Customize Your Own Electric Guitar with CNC Machining
WayKen’s expertise in machining helped Raymond achieve the level of craftsmanship and quality he aspired to for his instrument.
Raymond, an archaeologist and art restorer, has always had a passion for music and played the electric guitar for many years. He aspires to have his own independent design. Raymond’s vision was to create an electric guitar that combined modern and traditional elements, and that was exceptionally strong, durable, and lightweight. After the design was completed, Raymond found WayKen to turn his design into reality.
At the core of this guitar is a meticulous fusion of contemporary and classical elements, resulting in showcases a sleek and modern aesthetic. It also needs to preserve the iconic features and tonal qualities of common guitars. WayKen reputation for precision and expertise in machining made us the perfect partner to help Raymond achieve this project.
Process: CNC milling
Surface Finish: deburring, machined surface (Ra0.8)
Material: 7075 aluminum alloy
Quantity: Prototype, 2 sets of 4 parts each
Lead Time: 13 days
3 Key Points for Successful Machining and Assembly
There are 3 key points in this project, the difficulty of machining the material itself, the deformation of the thin-walled structure, and the assembly of the part. Let’s see more details.
Effective Milling High-strength Aluminum 7075
7075 aluminum is a high-strength material, and one of its main characteristics is the high strength-to-weight ratio. This makes it ideal for use in applications where weight is a critical factor, but strength cannot be compromised. For example, the metal electric guitar in this project.
However, 7075 aluminum is also known for its difficulty in machining. It has a tendency to gall or peel during machining. Also, aluminum 7075 is prone to heat buildup, which can lead to warping or cracking during the milling process.
To overcome these challenges, WayKen used some strategies. One is to use high-lubricity cutting fluids. These fluids help to reduce friction and heat buildup, while also protecting the surface of the material from damage. Another is to use high-speed cutting tools. These tools are designed to reduce the amount of heat generated during the machining process, which helps to prevent warping and cracking.
Making the Part of Thin-walled Don’t Deform
One reason for the distortion of thin-walled parts during machining is the large size of the part. This is the case with the guitar body and headstock in this project. The body measures 438 x 322mm and is 2-3mm thick, and the headstock is 871 mm long and about 3mm thick. The other reason why thin-walled parts might deform during machining is due to the stresses that are generated during the cutting process. These stresses can cause the material to warp, twist, or buckle, resulting in a part that is out of tolerance or unusable.

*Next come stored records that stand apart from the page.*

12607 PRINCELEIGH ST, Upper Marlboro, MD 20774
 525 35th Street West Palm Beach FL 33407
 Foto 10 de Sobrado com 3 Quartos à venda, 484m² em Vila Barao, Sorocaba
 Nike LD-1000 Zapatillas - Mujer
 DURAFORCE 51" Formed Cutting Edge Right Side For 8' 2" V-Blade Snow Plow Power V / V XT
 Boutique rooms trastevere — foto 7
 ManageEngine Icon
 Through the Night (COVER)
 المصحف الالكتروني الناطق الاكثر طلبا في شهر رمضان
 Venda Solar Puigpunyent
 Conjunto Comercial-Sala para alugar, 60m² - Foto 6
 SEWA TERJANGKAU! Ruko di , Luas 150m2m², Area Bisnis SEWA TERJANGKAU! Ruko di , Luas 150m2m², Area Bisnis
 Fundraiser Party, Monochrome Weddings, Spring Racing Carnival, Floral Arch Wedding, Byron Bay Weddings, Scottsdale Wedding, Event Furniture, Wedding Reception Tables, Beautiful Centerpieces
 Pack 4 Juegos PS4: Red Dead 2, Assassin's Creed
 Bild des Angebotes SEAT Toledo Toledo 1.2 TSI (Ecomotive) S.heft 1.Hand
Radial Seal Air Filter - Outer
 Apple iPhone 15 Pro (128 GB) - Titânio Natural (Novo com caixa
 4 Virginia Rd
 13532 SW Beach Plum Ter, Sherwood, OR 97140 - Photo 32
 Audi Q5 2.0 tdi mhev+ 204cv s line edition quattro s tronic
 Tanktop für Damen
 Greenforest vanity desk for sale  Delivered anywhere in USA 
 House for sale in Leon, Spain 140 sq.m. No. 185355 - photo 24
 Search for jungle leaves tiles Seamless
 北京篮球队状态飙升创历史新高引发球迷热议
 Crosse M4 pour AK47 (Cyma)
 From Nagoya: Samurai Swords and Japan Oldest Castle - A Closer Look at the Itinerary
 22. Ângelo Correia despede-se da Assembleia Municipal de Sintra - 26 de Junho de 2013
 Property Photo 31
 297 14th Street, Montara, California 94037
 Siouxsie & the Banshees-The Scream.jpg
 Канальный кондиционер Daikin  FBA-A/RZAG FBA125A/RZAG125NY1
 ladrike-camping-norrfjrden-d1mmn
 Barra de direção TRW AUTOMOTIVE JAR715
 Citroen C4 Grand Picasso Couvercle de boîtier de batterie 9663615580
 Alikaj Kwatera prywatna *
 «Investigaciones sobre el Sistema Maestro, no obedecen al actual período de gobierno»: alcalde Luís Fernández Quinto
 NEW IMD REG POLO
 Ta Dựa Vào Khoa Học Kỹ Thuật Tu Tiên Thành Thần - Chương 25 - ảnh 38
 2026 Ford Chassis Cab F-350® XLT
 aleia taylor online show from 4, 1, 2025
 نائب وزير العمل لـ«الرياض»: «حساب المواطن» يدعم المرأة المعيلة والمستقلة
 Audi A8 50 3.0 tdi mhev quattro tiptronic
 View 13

One way of WayKen to prevent deformation is to use high-speed machining. This method not only reduces the amount of heat generated during cutting but also reduces the force applied to the material. Additionally, using specially designed cutting tools that are optimized for thin-walled aluminum parts.
Another strategy for controlling deformation is to use specialized work-holding and fixturing techniques. This can help to distribute the cutting forces more evenly across the surface of the part, reducing the risk of warping or buckling.
Ensuring the Right Tolerances for Guitar Part Assembly
The right tolerances are important for the assembly of parts. If the assembly tolerances are too loose, the guitar may have intonation issues or other performance problems. Conversely, if the tolerances are too tight, the parts may not fit together at all.
The project appears in two ways in terms of assembly. The first picture shows two parts both measuring 74mm, assembled with zero dimensions. The second picture shows that the internal part is 0.03mm larger than the external part, assembled with interference.
WayKen solved these problems in two ways. One is to reduce the internal dimensions and enlarge the external dimensions; the other is to take negative tolerances for the internal dimensions and positive tolerances for the external dimensions. In these ways, the guitar was ensured a smooth, accurate fit during the assembly process.
After Raymond received his metal guitar, he was satisfied and fine-tuned various parts of the instrument, such as the bridge and tuning pegs, to make sure it played well.
When it was finally time to play his electric guitar, Raymond was thrilled with the performance result and shared his joy with us. The aluminum 7075 gave the instrument a unique, modern, and industrial feel that was unlike any other guitar he had played before. The added strength and durability of the material also meant that the guitar could withstand the rigors of touring and performing.
In the meantime, Raymond brought his proud electric guitar to present it at the NAMM show near Los Angeles and received a lot of praise. WayKen is also happy for Raymond and hopes that his performance and music will be enjoyed by more and more people.